The characteristics of runoff and sediment yield in relation to different hydraulic parameters were analyzed based on the method of artificial rainfall simulation. The results suggested that the impact of RI on runoff and sediment yield was stronger than that of SS. T0 was shortened because the experimental soil was more quickly pre-saturated and V became faster in heavier rainfalls on steep slopes. All the hydraulic parameters showed positive correlations with increasing RI and SS except h. SL positively and linearly correlates to V, Re, Fr, τ, and w, indicating that these hydraulic parameters could be effective indicators for erosion estimation and modeling. The average Sc presented a positive correlation with RI (R2 > 0.83) and increased with the increasing SS. The runoff is more selective for the silt and clay of the detached soil materials, resulting in the decline of sediment MWD when compared to the original soil.

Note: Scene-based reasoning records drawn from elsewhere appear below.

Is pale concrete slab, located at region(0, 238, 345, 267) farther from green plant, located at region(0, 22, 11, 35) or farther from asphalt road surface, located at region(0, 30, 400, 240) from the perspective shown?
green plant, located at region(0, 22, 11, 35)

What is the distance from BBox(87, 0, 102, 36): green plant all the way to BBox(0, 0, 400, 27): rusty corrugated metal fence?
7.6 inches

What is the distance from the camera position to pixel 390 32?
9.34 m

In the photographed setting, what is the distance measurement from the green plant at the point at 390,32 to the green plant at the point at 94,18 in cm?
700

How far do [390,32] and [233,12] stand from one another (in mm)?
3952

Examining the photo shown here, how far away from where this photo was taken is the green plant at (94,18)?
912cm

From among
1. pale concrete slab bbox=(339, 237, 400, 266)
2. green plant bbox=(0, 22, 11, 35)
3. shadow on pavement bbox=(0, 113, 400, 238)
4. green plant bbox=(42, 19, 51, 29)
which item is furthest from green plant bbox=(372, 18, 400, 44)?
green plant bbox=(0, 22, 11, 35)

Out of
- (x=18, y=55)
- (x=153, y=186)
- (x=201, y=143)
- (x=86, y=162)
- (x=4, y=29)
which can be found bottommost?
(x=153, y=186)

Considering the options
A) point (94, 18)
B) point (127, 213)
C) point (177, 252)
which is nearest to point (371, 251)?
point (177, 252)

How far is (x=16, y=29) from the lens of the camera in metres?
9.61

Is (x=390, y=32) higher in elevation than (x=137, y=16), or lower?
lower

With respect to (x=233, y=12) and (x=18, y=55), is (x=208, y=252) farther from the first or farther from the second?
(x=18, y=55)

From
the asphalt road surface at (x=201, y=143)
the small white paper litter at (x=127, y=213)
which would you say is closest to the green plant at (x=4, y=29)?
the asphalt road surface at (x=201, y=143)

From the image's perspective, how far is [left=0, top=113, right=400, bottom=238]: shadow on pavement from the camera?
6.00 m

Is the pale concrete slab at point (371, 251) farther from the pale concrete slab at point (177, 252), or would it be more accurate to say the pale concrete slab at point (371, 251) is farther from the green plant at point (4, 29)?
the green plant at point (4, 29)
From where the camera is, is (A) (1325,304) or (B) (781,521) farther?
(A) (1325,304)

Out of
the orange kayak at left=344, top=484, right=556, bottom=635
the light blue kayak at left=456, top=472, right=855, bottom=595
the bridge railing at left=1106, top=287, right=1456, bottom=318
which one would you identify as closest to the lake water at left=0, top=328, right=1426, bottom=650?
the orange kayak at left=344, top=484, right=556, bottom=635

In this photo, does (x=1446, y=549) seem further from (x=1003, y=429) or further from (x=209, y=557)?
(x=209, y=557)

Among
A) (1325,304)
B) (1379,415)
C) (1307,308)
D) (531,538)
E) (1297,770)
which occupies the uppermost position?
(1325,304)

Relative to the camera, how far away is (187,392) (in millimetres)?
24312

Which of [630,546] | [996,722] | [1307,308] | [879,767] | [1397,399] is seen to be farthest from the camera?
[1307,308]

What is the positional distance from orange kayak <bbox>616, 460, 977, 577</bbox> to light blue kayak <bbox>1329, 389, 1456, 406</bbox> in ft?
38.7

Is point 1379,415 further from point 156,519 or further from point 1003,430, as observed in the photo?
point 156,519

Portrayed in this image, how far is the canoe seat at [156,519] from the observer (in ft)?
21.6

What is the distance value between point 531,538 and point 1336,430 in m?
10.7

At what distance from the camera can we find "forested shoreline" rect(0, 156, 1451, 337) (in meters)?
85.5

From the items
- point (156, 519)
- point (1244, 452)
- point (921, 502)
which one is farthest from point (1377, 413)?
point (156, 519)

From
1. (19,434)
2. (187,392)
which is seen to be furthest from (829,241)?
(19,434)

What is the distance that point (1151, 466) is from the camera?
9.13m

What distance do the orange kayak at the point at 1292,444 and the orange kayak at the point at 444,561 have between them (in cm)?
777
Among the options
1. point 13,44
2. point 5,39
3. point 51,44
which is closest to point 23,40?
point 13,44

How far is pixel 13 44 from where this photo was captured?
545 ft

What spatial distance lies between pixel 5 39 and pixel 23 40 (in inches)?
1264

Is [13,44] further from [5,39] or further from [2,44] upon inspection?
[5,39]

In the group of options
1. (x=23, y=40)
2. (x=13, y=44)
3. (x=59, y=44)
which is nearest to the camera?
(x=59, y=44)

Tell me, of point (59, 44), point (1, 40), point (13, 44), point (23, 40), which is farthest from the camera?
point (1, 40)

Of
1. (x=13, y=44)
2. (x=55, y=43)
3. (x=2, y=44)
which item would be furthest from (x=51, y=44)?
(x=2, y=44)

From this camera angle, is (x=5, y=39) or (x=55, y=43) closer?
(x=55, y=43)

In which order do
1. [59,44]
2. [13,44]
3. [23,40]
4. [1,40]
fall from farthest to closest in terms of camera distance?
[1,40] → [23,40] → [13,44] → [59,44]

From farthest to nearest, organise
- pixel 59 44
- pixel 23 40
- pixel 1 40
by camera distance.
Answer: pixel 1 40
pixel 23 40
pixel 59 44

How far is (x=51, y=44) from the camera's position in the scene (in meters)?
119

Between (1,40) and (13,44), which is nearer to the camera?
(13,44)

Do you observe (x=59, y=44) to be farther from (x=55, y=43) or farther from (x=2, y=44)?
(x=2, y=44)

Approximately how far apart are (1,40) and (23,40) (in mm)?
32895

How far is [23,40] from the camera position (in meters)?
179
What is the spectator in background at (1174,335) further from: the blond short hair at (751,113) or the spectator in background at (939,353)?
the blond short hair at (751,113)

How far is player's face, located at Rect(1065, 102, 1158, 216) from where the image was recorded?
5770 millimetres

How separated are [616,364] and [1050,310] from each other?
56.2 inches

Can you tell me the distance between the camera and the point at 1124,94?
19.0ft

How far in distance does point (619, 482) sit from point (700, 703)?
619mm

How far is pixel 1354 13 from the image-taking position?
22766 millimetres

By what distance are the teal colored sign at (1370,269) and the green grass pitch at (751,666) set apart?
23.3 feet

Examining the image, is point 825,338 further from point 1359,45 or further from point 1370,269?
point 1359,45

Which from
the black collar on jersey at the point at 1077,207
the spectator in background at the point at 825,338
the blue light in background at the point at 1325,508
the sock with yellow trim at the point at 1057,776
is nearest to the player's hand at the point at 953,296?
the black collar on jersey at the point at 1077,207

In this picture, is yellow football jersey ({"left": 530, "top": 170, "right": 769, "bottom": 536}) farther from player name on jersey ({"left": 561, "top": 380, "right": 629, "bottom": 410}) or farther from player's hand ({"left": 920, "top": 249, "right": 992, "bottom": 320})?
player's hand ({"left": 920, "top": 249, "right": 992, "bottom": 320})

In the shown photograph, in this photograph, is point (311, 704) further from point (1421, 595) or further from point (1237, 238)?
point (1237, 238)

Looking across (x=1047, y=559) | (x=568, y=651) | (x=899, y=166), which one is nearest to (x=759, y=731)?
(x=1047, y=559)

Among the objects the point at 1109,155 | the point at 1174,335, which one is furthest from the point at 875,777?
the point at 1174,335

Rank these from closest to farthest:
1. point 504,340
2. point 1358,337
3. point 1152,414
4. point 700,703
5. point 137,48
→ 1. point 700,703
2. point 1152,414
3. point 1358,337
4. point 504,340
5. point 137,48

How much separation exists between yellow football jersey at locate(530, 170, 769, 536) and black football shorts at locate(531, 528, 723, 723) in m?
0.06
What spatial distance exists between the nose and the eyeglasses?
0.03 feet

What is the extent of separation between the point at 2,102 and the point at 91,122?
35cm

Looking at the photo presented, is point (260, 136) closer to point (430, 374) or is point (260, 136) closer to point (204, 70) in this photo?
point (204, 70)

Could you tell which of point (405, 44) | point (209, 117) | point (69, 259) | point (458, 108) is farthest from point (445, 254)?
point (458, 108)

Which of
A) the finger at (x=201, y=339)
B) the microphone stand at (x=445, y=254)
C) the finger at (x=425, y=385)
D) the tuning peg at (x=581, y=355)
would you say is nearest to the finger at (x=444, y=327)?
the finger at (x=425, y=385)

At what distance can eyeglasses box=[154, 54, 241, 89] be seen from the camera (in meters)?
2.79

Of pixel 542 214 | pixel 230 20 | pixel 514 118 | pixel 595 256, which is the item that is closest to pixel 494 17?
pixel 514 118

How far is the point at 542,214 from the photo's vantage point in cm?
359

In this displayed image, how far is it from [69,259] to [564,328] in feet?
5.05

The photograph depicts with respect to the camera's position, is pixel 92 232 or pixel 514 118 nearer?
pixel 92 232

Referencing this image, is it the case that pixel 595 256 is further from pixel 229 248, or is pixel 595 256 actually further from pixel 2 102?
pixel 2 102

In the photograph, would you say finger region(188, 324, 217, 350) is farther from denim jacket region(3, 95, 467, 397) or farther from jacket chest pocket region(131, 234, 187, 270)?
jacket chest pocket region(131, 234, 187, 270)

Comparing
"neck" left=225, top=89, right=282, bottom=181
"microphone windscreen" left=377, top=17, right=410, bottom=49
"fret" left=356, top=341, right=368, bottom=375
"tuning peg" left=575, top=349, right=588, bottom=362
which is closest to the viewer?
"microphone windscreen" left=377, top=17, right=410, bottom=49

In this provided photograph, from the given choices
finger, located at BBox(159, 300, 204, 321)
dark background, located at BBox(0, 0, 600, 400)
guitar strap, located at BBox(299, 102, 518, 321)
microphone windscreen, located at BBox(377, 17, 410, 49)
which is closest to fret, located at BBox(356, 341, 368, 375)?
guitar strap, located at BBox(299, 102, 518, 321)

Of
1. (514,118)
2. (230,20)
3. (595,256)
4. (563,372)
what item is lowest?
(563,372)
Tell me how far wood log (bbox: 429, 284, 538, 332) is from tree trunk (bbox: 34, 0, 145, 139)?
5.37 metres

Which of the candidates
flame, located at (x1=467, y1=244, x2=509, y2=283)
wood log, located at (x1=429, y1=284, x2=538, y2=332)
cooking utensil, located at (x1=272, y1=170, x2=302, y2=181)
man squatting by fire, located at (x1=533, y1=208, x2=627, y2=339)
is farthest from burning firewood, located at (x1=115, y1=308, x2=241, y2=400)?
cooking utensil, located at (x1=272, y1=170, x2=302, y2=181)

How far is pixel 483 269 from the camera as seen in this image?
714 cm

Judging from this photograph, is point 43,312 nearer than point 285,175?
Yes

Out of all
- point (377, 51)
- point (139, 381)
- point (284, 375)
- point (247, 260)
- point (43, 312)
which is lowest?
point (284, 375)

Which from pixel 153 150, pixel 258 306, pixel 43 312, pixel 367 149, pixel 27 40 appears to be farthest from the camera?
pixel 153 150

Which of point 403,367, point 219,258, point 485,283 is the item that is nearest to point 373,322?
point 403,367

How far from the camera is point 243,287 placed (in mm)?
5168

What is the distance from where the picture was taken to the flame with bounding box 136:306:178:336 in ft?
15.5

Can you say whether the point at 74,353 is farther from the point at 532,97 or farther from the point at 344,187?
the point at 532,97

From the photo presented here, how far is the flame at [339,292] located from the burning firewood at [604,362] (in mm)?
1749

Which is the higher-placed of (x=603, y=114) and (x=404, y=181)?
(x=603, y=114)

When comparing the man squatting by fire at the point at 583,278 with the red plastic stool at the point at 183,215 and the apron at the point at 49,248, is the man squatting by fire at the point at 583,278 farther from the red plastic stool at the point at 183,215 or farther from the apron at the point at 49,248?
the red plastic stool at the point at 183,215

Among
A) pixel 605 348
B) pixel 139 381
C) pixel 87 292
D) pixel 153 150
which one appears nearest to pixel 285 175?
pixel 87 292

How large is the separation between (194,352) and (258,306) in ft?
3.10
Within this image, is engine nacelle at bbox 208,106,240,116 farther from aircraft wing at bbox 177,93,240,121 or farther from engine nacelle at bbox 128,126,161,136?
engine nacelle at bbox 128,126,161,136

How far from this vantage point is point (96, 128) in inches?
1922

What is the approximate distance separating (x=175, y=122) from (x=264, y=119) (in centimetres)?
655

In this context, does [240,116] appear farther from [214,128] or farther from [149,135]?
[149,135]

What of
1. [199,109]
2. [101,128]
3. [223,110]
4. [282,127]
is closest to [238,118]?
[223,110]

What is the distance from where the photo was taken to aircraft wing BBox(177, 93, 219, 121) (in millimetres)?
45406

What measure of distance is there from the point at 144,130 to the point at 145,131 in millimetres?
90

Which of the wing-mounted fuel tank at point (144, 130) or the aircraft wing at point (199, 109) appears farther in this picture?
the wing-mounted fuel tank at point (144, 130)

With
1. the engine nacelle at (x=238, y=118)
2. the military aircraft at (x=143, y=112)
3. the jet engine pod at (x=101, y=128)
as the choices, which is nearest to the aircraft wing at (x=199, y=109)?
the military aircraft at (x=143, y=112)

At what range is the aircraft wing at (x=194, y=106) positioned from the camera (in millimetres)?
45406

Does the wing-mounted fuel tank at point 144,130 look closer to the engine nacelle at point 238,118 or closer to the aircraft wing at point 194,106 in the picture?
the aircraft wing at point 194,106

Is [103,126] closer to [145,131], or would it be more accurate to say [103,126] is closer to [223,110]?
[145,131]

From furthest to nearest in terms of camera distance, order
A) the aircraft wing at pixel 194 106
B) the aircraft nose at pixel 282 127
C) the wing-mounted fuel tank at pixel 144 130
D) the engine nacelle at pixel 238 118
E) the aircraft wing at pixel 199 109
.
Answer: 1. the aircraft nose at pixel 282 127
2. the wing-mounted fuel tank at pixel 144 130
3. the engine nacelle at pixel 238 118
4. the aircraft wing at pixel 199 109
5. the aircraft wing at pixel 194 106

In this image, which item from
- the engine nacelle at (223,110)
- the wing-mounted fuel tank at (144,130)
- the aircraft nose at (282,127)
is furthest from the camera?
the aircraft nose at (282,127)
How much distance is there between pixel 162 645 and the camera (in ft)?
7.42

A clear boundary of 0.02 mm for the PSD of the eroded sediment was observed, because the Er values of fine-grained particles (<0.02 mm) are all larger than 1. The MWD positively correlates with different hydraulic parameters and the correlations with RI, V, Re, and Fr are extremely significant. Nevertheless, the specific transport transitions, from suspension to saltation and even bed loading, merit further study with more detailed size classifications.

Author Contributions

T.S. and L.Z. developed the model and carried out the experiments. T.S. also wrote the main part of the manuscript. L.D. and X.F. took part in the development of the model, planned and carried out part of the experiments, analyzed the results. K.F. wrote parts of the manuscript. L.N. and R.S. participated in the coordination of the study and reviewed the manuscript. All authors have read and agreed to the published version of the manuscript.

Funding

This research was supported by the National Natural Science Foundation of China (Grant No. 41877065).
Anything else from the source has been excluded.